EXERCISES TO COMPLETE:
1. In the discussion thread, who does Delta13 say Henry was turned over to?
2. Can you sum up the discussion thread in two sentences?
3. What is the Spanish translation of this sentence from the discussion thread: "She also warned them that all Henry does is lie."?

READING PASSAGE:

· · ·

Just watch it back, you'll see... Fist opens and closes... Raises its arm by itself right at the end of the shot... Maybe it was an animatronic puppet.


----------



## drew2k (Jun 10, 2003)

I loved that we got to see several regulars in this episode, with small parts for several survivors. I think only Jin, Charlie, Ana-Lucia, Sayid, and Michael were not shown. 

The real question is, if Henry Gale's an Other, was he just careless in getting captured by Rousseau, or did he intentionally LET Rousseau capture him? If it's the latter, that's a risky game, as the Others have already interacted with Rousseau in the past (stealing Alex), and Henry would undoubtedly know Rousseau is a little unstable. There would be no guarantee he'd survive if left to her alone... Or is Henry so smart he knew she'd turn him over to the Oceanic survivors? 

I'm throwing this out for comment, because I'm not sure, but how do we know Rousseau is not an "Other", and her "role" is to be a liaison between the Others and the Oceanic survivors? If Rousseau is an "Other" though, it makes it slightly less risky for Henry to be captured by her, as she's part of the plot to get Henry into the "button" hatch.

So far the only ones we know concerned about "infection" are Others. Rousseau claims her entire research team became infected. Henry Gale claims his wife became infected. Ethan kidnaps Claire while pregnant and tries to inoculate her to prevent the baby from becoming infected. Kelvin and Desmond both give themselves inoculations in the hatch to prevent against infection. Aaron is born and Rousseau tries to convince Claire her baby is infected. 

We have taken Rousseau at her word that her research party was infected and her child taken, but we doubt Henry's claim that his was infected. Why should we believe Rousseau? Maybe this is all just a "rouse" and she is manipulating the Oceanic survivors ...


----------



## Charon2 (Nov 1, 2001)

pmyers said:


> It still cracks me up seeing people sleep/live on the beach when apperantly there are bunkers and electricity all over the island


And a cave. What ever happened to the cave?


----------



## Delta13 (Jan 25, 2003)

There are certain problems I see with Rousseau being an Other:

- Not only did she capture Henry Gale, she then shot him with an arrow. While he was running. Yikes. 
- Henry was turned over to Sayid, not Jack. She knew what Sayid could do to him.
- She also warned them that all Henry does is lie.
- She never tried to insert herself into the survivors' lifes. Sayid found her by accident, and stole her maps. In fact she tends to stay way on the outside.
- She only told them about Black Rock after they found the documents, and she led them there for the dynamite used to open the hatch.
- She eventually took Aaron to the site of the black smoke, only to find it was a cruel trick. She wanted to trade to get her girl back.
- She apparently saved Claire and the baby from Ethan and the medical group. _When Claire herself wanted to go back._
- Her torture of Sayid spoke of an uncertain and untrusting mind, not the smoothness of an Other.

· · ·

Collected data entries
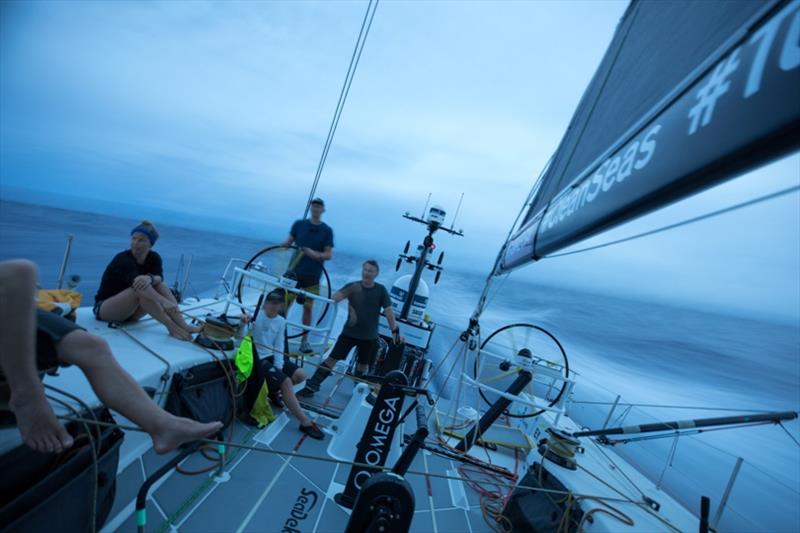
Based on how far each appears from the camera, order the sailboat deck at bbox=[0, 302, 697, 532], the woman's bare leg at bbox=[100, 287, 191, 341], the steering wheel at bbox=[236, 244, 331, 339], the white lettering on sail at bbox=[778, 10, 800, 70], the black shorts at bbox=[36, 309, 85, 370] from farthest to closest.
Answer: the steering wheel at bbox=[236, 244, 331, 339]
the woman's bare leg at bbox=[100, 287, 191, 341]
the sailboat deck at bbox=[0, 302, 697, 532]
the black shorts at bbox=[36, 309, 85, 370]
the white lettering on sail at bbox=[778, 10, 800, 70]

· · ·

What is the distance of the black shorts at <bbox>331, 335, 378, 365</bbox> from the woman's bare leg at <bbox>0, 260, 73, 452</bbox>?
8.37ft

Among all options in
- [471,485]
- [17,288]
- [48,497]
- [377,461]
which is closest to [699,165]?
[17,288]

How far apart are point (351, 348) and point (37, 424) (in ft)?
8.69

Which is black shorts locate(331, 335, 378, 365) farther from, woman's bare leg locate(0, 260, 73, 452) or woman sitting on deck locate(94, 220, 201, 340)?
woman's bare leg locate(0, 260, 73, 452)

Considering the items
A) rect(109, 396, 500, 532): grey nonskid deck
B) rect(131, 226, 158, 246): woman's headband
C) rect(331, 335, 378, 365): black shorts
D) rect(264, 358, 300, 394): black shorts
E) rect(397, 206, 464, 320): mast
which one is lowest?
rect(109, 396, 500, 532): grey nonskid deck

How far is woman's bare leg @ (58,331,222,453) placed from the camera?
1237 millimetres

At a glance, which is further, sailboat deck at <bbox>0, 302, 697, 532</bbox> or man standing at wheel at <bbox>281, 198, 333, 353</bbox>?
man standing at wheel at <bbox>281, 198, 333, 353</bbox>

· · ·

YOUR RESPONSES:
1. Sayid, not Jack.

2. One poster asks whether Henry Gale was careless or deliberately let Rousseau capture him, and whether Rousseau might herself be an Other who is manipulating the Oceanic survivors. Another poster lists problems with that idea, including that she shot Henry with an arrow, turned him over to Sayid, and warned that all he does is lie.

3. También les advirtió que lo único que hace Henry es mentir.